Another recent retrospective cohort study [83] demonstrated increased risk of cardiovascular death with azithromycin compared to no antibiotic therapy, however, demonstrated no difference when compared with penicillin. A second, large retrospective cohort of outpatients [84] found a small absolute increase in cardiovascular deaths in patients treated with azithromycin compared with amoxicillin and ciprofloxacin but not when compared to levofloxacin. The risk of cardiovascular death was most pronounced among patients with a high baseline risk of cardiovascular disease. The retrospective nature of these studies, as well as derivation from large administrative databases lacking clinical information, limits reliability of their results. Most importantly, the underlying indication for antibiotic use in these studies was not controlled for.

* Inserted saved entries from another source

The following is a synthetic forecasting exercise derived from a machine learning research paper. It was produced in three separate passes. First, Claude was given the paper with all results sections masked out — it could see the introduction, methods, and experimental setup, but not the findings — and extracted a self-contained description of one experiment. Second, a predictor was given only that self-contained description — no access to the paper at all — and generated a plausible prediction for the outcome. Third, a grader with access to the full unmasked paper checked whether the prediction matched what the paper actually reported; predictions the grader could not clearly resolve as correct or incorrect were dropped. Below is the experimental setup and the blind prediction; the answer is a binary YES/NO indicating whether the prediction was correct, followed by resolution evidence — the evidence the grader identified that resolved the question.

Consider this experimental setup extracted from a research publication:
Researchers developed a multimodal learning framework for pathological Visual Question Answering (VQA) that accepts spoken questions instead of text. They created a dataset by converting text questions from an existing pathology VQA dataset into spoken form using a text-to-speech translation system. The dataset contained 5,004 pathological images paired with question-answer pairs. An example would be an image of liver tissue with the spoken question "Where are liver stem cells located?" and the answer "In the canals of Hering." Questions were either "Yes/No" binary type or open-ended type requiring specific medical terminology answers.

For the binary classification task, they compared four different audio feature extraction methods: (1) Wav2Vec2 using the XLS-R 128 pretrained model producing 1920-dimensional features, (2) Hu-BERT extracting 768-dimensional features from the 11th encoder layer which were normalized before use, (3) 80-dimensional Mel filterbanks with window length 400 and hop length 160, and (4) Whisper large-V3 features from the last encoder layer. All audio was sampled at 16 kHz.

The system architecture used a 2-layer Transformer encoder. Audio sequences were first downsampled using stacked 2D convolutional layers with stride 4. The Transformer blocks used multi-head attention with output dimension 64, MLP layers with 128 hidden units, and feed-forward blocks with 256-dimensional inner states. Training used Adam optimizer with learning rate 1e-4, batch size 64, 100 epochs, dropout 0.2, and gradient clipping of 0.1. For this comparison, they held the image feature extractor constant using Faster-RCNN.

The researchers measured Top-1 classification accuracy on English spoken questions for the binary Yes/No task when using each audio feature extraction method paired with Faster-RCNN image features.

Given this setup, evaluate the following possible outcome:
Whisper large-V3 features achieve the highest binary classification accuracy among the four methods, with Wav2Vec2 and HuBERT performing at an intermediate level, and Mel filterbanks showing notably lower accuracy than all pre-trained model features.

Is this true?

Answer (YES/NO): NO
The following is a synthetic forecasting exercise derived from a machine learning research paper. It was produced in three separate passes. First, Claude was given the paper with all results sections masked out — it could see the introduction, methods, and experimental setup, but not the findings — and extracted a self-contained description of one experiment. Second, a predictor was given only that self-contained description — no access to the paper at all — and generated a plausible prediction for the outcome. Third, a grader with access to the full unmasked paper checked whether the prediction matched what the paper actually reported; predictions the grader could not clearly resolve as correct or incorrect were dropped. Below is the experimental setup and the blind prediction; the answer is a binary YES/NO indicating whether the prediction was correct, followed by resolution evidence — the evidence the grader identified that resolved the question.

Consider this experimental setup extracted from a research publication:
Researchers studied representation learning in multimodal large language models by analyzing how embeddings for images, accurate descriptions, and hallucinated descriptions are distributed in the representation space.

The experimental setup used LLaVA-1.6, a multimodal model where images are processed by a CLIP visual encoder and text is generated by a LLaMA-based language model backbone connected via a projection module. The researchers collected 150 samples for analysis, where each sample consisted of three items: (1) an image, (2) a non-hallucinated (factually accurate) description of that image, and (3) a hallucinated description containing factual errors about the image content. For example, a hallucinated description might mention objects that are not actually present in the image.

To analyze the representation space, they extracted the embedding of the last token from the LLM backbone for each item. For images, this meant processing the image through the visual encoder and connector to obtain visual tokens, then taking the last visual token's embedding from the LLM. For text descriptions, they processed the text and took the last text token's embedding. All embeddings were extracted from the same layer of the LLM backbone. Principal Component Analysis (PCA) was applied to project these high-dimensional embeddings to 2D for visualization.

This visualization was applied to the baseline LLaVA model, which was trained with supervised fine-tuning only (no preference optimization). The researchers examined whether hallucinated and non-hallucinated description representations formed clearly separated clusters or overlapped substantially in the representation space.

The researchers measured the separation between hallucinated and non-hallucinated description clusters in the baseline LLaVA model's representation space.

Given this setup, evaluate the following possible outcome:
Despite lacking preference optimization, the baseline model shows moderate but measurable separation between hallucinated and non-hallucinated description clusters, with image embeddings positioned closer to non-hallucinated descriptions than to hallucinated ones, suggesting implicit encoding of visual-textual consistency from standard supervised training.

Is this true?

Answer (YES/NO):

In an attempt to further clarify this issue, Mortensen et al. [85] examined cardiovascular events and all-cause mortality in elderly patients admitted with CAP. Although they found a higher risk of myocardial infarction in those treated with azithromycin, there was no increase in risk of any cardiac event or arrhythmia. Most importantly, the overall 90-day mortality was actually lower in the azithromycin group (OR 0.73; 95 % CI 0.70–0.76, p < 0.001), demonstrating a net benefit associated with azithromycin therapy.
In summary, the absolute risk of macrolide-induced cardiotoxicity is low [79, 80, 82]. When choosing therapy for an individual patient, side effect profiles must be considered for all potential antimicrobial agents. Concurrent use of other QT-prolonging drugs may be a significant contributor to the true risk. In accordance with common clinical practice, the risks and benefits of macrolide therapy, and a review of other concurrent medications, must be performed prior to prescription in each patient.
Discussion
This review summarizes contemporary data on the use of macrolides in CAP. Macrolides are commonly used in the treatment of CAP based on various guideline recommendations. Macrolides have also been shown to improve outcomes in a number of chronic lung conditions due to their immunomodulatory effects. The mechanisms of action in acute CAP are less clear, but we postulate may be both antimicrobial and anti-inflammatory in nature.
Macrolide monotherapy for outpatient CAP is still an appropriate strategy and remains supported by guidelines. Theoretically, azithromycin offers the broadest coverage and has the most favourable side effect profile. Resistance in both S. pneumoniae and Mycoplasma is increasing globally, however, limiting the use of macrolides in patients with recent macrolide exposure [2, 4, 22, 23].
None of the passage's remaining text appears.